- **Data rows**:
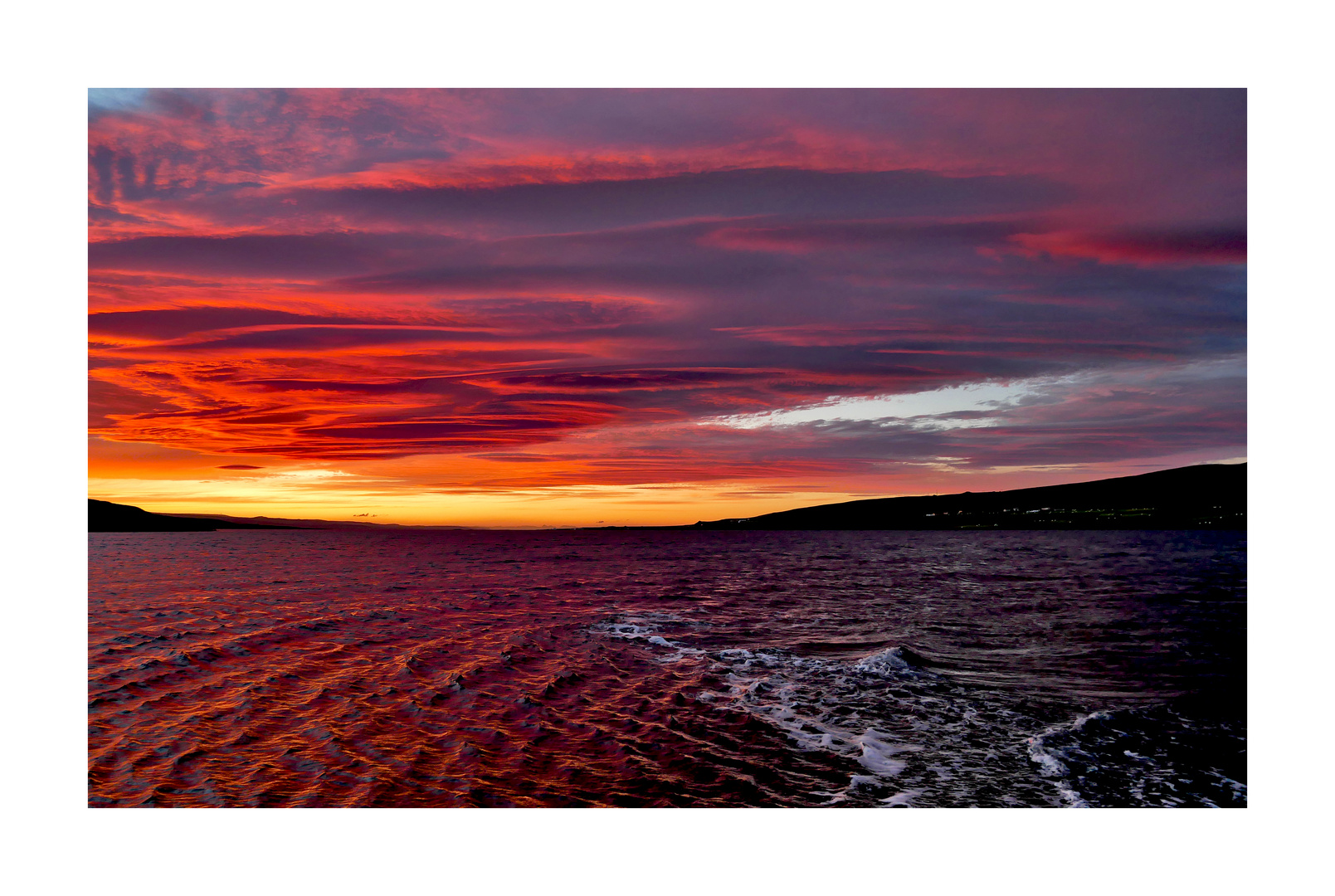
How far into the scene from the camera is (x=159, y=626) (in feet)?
61.2

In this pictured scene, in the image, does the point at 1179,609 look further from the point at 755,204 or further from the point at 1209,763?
the point at 755,204

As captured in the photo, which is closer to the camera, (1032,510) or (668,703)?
(668,703)

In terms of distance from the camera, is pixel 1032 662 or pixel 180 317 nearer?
pixel 180 317

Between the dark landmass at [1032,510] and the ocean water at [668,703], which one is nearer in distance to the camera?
the ocean water at [668,703]

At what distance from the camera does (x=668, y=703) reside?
1115 centimetres

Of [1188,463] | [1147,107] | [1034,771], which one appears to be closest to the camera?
[1034,771]

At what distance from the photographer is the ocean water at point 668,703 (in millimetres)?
7809

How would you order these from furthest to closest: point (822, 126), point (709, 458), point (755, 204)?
1. point (709, 458)
2. point (755, 204)
3. point (822, 126)

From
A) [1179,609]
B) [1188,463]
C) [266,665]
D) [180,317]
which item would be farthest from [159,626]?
[1179,609]

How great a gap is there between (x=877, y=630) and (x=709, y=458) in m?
7.21

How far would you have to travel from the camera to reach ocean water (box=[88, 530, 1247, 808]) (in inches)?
307

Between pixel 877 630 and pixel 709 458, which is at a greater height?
pixel 709 458

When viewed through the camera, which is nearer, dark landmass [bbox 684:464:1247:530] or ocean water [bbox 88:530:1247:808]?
ocean water [bbox 88:530:1247:808]
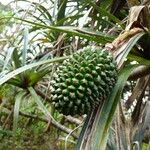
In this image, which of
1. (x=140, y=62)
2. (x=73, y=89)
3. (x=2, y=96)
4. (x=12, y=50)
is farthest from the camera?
(x=2, y=96)

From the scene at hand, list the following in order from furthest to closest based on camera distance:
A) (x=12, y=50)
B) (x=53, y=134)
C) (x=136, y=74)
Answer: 1. (x=53, y=134)
2. (x=12, y=50)
3. (x=136, y=74)

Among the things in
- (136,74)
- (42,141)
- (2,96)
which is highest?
(136,74)

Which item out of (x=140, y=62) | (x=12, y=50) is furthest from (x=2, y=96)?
(x=140, y=62)

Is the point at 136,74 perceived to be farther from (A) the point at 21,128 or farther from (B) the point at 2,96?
(A) the point at 21,128

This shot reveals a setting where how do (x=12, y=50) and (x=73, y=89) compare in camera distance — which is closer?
(x=73, y=89)

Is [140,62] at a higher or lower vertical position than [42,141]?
higher

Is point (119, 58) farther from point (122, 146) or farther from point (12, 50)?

- **Short exercise**:
Quote every record above exactly, leaving out the pictures.

- **Response**:
How far into the scene from the camera is (x=159, y=626) (in feet)?
61.2

In this pictured scene, in the image, does the point at 1179,609 look further from the point at 755,204 or further from the point at 1209,763?
the point at 755,204

As captured in the photo, which is closer to the camera, (1032,510) or (668,703)?
(668,703)

In terms of distance from the camera, is pixel 1032 662 or pixel 180 317 nearer?
pixel 180 317

Between the dark landmass at [1032,510] and the ocean water at [668,703], which one is nearer in distance to the camera?
the ocean water at [668,703]

At what distance from the camera does (x=668, y=703) reside?
1115 centimetres

Of [1188,463] | [1147,107] | [1034,771], which one appears to be closest to the camera?
[1034,771]

At what distance from the photographer is the ocean water at point 668,703 (in millimetres)?
7809

How would you order these from furthest to closest: point (822, 126), point (709, 458), point (755, 204)?
1. point (709, 458)
2. point (755, 204)
3. point (822, 126)

From
A) [1179,609]
B) [1188,463]
C) [266,665]
D) [180,317]
which item would be farthest from [159,626]?
[1179,609]

How great a gap is there between (x=877, y=630) and (x=709, y=458) in m?
7.21

How far would you have to travel from the camera to reach ocean water (box=[88, 530, 1247, 808]) (in inches)?
307

Between pixel 877 630 and pixel 709 458, which is at a greater height?
pixel 709 458

When viewed through the camera, which is nearer, dark landmass [bbox 684:464:1247:530] or ocean water [bbox 88:530:1247:808]?
ocean water [bbox 88:530:1247:808]
In this image, which of
1. (x=140, y=62)
2. (x=73, y=89)
3. (x=2, y=96)
4. (x=12, y=50)
is farthest from the camera?
(x=2, y=96)

From the scene at hand, list the following in order from furthest to closest based on camera distance:
A) (x=12, y=50)
B) (x=53, y=134)
C) (x=136, y=74)
Answer: 1. (x=53, y=134)
2. (x=12, y=50)
3. (x=136, y=74)

Among the things in
- (136,74)
- (42,141)
- (2,96)
which is highest?
(136,74)

Which item out of (x=140, y=62) | (x=12, y=50) is furthest from (x=2, y=96)?
(x=140, y=62)

Is the point at 136,74 perceived to be farther from (A) the point at 21,128 or farther from (B) the point at 2,96?
(A) the point at 21,128

This shot reveals a setting where how do (x=12, y=50) and (x=73, y=89) compare in camera distance — which is closer?
(x=73, y=89)

Is [140,62] at a higher or lower vertical position than [42,141]?
higher

Is point (119, 58) farther from point (122, 146) or farther from point (12, 50)?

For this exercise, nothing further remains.